Separation and quantification of sn-1 and sn-2 fatty acid positional isomers in phosphatidylcholine by RPLC-ESIMS/MS

• Published in: Journal of biochemistry (Tokyo) Vol. 147; no. 2; pp. 245 - 256
• Main Authors: Nakanishi, Hiroki, Iida, Yasuhiro, Shimizu, Takao, Taguchi, Ryo
• Format: Journal Article
• Language: English
• Published: England Japanese Biochemical Society 01.02.2010; Oxford University Press
• Subjects: Animals; Brain - metabolism; Chromatography, High Pressure Liquid - methods; Fatty Acids - chemistry; Fatty Acids - isolation & purification; Isomerism; liquid chromatography; Liver - metabolism; Male; mass spectrometry; Mice; Mice, Inbred C57BL; Myocardium - metabolism; Phosphatidylcholine; Phosphatidylcholines - chemistry; Phosphatidylcholines - isolation & purification; positional isomer; Spectrometry, Mass, Electrospray Ionization; Tandem Mass Spectrometry; Phosphatidylcholine; liquid chromatography; mass spectrometry; positional isomer
• ISSN: 0021-924X; 1756-2651
• DOI: 10.1093/jb/mvp171

Endogenous phosphatidylcholine in biological membranes exists as isomers with acyl moieties at the sn-1 or sn-2 positions of the glycerol backbone. However, detailed biochemical information on these positional isomers is not generally available. This study is the first report on the separation and identification of positional isomers of endogenous phosphatidylcholine using reversed-phase LC-ESIMS/MS. The separation of positional isomers in PC was achieved by using ultra performance LC, which uses a high-resolution HPLC system. To identify positional isomers in individual PC species, their lyso-PC-related fragments and fatty acids, which were obtained by MS/MS analysis in the negative ion mode, were used.
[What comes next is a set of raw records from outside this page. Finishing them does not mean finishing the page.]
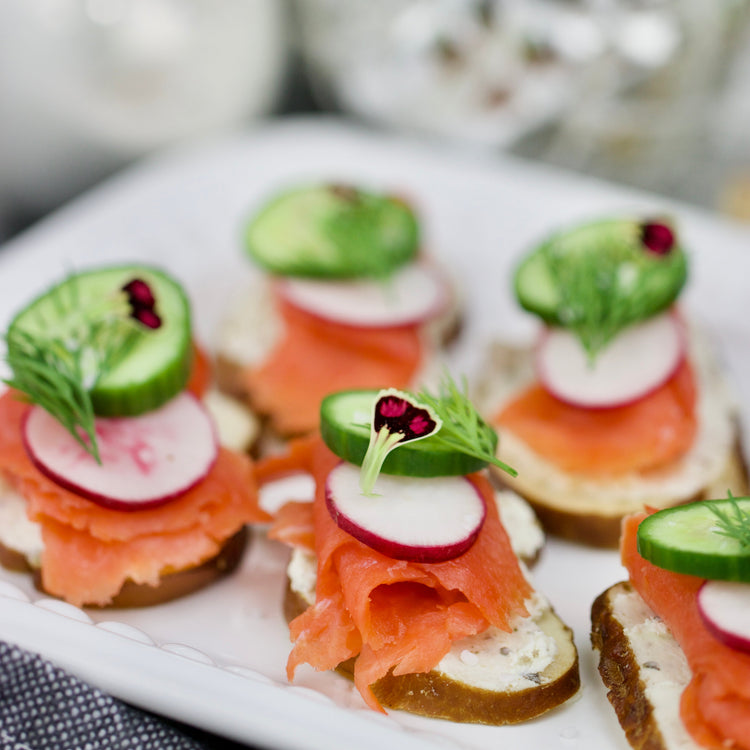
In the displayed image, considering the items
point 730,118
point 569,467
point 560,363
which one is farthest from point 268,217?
point 730,118

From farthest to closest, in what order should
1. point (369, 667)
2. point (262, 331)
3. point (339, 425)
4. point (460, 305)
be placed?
point (460, 305) < point (262, 331) < point (339, 425) < point (369, 667)

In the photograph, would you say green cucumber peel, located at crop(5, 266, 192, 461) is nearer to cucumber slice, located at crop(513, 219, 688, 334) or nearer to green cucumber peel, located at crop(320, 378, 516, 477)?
green cucumber peel, located at crop(320, 378, 516, 477)

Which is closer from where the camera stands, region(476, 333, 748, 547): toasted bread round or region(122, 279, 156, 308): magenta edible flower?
region(122, 279, 156, 308): magenta edible flower

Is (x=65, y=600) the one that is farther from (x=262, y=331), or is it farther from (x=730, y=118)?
(x=730, y=118)

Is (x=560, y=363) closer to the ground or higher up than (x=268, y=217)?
closer to the ground

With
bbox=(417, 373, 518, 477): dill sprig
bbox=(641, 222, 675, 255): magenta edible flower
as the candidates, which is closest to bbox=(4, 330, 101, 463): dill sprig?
bbox=(417, 373, 518, 477): dill sprig

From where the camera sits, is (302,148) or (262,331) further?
(302,148)

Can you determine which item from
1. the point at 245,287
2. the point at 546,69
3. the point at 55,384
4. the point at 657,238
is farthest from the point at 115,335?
the point at 546,69
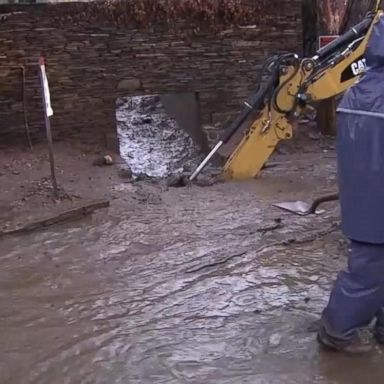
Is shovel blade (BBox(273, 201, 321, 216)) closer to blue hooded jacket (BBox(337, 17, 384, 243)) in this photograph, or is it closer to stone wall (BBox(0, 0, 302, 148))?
blue hooded jacket (BBox(337, 17, 384, 243))

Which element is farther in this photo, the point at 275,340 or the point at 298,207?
the point at 298,207

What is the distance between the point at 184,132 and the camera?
37.3ft

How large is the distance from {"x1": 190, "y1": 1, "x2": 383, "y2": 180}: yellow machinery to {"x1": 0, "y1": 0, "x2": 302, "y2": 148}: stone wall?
1994 millimetres

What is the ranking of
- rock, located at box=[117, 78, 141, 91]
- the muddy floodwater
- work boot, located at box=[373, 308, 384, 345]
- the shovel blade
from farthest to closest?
rock, located at box=[117, 78, 141, 91] < the shovel blade < work boot, located at box=[373, 308, 384, 345] < the muddy floodwater

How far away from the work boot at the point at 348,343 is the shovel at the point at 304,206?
8.44 ft

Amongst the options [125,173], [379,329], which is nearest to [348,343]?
[379,329]

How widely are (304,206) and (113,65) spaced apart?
3808 mm

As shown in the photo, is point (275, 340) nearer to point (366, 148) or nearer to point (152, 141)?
point (366, 148)

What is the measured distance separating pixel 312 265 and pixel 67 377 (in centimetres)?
211

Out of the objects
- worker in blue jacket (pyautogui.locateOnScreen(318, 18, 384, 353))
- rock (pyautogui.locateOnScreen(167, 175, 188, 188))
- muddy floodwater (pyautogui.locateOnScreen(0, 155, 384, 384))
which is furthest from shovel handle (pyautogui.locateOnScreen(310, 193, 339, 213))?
worker in blue jacket (pyautogui.locateOnScreen(318, 18, 384, 353))

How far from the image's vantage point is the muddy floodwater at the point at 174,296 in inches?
143

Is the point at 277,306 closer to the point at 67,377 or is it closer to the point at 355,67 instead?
the point at 67,377

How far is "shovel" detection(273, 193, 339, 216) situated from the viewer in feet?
20.5

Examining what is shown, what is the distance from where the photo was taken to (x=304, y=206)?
6621mm
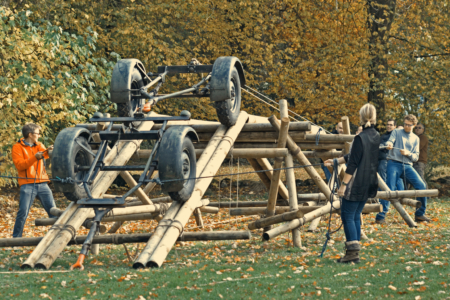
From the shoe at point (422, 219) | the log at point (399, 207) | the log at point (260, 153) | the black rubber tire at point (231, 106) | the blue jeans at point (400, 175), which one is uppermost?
the black rubber tire at point (231, 106)

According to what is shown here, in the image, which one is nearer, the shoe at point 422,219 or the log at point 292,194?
the log at point 292,194

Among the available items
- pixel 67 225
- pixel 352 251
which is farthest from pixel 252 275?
pixel 67 225

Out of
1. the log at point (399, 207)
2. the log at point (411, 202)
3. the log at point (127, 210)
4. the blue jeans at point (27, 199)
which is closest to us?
the log at point (127, 210)

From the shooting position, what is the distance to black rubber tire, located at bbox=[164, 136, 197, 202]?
24.1ft

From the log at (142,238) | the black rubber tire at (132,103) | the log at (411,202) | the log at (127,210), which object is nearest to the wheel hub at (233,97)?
the black rubber tire at (132,103)

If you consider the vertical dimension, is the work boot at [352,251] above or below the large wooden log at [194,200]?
below

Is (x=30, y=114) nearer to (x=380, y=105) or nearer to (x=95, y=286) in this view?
(x=95, y=286)

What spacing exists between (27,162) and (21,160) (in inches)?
4.9

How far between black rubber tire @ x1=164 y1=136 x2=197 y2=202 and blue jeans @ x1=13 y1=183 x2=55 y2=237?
2731 mm

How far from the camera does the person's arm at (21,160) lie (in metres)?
8.94

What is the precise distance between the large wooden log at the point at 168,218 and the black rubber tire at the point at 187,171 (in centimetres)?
18

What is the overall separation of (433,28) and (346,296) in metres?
16.3

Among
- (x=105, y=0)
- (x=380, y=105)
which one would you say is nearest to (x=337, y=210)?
(x=380, y=105)

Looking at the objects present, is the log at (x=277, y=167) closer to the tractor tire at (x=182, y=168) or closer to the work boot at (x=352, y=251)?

From the application results of biological samples, the lipid extracts of mouse brain were found to be abundant in PC containing 22:6 at the sn-1 position of the glycerol backbone. However, the lipid extracts from mouse heart and liver were not abundant in positional isomers. This achievement demonstrates that the relative amounts of positional isomers in various tissues or molecular species differ. These results will be useful for the clarification of the biological mechanisms of remodelling enzymes such as phospholipase and acyltransferase. Thus, our report provides a novel and critical milestone in understanding how molecular composition of phospholipids is established and their biological roles.